A red/brown octopus on a seabed
Security Operations

Pacific Rim: Learning to eat soup with a knife

What our incident responders know from five years of fighting an octopus

Embedded architecture devices such as network appliances haven’t historically been top-of-the-backlog when it comes to security features, and during Pacific Rim they became the subject of an escalating arms race – one that blue teamers, and not just those at Sophos, must get a handle on.

The good news is that many of our existing principles transfer extremely well: More recent network appliance technology is based on well-understood OS’s such as Linux variants. The bad news is that some of those principles may need tweaking. While technology has progressed, there is still a high proportion of devices in the field running arcane, security-unaware embedded architectures – sitting on racks collecting dust.

Of course Sophos, as an information-security company, has a dual view of security and response; we respond not only to incidents that affect us as a company, but to incidents that affect our products and services – the “us” that is sent into the wider world. Our incident response processes, therefore, extend beyond our own corporate environment to the very infrastructure we deploy for our customers. It’s a particular kind of double vision, which – we hope – gives us a leg up on thinking about how to evolve incident-response principles to meet current needs.

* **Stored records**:
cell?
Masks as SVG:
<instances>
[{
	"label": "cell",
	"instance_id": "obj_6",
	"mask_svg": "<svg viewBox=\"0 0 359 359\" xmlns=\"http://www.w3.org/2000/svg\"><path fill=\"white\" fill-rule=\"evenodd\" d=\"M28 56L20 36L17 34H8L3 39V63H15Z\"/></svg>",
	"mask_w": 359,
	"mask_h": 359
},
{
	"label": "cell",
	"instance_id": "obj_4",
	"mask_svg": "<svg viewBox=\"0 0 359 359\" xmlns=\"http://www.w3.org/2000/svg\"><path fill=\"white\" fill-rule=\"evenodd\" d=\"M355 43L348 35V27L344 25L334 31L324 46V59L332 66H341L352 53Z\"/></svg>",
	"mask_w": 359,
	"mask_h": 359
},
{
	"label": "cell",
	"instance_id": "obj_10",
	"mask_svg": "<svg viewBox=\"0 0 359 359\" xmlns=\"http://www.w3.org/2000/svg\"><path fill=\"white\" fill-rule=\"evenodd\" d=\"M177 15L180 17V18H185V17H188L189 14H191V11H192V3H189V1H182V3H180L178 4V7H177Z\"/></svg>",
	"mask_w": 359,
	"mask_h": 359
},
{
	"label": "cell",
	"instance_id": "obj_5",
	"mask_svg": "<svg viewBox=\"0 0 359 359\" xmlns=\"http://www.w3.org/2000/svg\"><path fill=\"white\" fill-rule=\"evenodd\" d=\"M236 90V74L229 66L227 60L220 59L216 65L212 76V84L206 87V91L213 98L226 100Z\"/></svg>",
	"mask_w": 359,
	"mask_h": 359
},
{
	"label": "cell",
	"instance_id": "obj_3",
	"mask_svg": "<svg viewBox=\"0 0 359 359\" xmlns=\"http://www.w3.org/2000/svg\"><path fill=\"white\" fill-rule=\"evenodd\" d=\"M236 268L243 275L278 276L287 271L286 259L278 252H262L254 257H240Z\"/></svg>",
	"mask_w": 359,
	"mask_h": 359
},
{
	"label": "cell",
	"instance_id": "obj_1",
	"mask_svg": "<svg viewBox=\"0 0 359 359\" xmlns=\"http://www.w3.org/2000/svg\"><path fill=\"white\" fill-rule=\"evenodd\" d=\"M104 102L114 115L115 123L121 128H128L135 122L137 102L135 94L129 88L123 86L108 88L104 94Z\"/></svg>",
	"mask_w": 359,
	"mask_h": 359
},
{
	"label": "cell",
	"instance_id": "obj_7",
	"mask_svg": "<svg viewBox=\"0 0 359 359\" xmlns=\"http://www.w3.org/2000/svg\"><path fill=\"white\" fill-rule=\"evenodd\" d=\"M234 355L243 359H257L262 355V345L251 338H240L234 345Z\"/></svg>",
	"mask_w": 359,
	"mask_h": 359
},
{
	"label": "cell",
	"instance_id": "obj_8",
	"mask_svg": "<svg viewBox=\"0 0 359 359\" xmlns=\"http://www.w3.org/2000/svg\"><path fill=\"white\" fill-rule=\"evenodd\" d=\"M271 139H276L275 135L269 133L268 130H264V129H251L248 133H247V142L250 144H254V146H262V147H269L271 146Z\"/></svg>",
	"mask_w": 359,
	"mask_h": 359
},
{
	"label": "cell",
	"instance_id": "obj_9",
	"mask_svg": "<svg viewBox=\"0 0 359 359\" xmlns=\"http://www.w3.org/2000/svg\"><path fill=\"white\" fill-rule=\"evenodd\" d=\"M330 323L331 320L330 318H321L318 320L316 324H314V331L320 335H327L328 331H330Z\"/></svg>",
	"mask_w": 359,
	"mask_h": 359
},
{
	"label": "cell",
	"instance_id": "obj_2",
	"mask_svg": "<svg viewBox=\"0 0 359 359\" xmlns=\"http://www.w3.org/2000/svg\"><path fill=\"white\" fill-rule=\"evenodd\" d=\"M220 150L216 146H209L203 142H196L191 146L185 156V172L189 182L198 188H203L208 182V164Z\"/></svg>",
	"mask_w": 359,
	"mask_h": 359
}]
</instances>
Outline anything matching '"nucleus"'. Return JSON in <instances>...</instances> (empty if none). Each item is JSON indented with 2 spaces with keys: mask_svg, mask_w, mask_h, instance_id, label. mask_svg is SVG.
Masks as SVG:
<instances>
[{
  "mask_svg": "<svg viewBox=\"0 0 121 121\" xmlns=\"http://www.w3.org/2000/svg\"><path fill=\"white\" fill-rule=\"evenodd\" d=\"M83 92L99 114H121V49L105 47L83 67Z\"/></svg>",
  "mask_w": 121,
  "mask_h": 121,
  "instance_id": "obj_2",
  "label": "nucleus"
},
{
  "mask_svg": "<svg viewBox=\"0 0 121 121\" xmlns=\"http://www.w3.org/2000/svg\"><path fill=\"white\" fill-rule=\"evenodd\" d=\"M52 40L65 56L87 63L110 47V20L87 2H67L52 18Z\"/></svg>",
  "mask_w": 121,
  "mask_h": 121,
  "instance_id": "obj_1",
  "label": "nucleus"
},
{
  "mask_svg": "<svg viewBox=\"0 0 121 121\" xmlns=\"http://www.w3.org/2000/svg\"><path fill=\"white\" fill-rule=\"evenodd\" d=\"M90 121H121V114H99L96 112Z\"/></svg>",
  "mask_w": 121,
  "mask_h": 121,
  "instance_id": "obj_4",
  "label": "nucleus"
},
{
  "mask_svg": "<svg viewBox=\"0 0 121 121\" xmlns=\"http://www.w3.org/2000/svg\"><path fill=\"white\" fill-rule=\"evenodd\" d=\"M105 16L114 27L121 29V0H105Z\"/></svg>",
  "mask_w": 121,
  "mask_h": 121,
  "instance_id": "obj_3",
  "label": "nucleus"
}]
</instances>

* **TO BE DONE**:
a – Copy the Pacific Rim article word for word from "What our incident" to "racks collecting dust.".
b – Using the Pacific Rim article, mark each statement yes or no, quoting the words that decide it: (i) newer network appliance technology is built on well-understood operating systems such as Linux variants; (ii) Sophos responds only to incidents that affect it as a company; (iii) the responders' experience with the octopus spans ten years.

* **RESULTS FOR THE EXERCISE**:
a –
What our incident responders know from five years of fighting an octopus

Embedded architecture devices such as network appliances haven’t historically been top-of-the-backlog when it comes to security features, and during Pacific Rim they became the subject of an escalating arms race – one that blue teamers, and not just those at Sophos, must get a handle on.

The good news is that many of our existing principles transfer extremely well: More recent network appliance technology is based on well-understood OS’s such as Linux variants. The bad news is that some of those principles may need tweaking. While technology has progressed, there is still a high proportion of devices in the field running arcane, security-unaware embedded architectures – sitting on racks collecting dust.

b –
(i) Yes: "More recent network appliance technology is based on well-understood OS’s such as Linux variants."
(ii) No: "we respond not only to incidents that affect us as a company, but to incidents that affect our products and services"
(iii) No: "five years of fighting an octopus"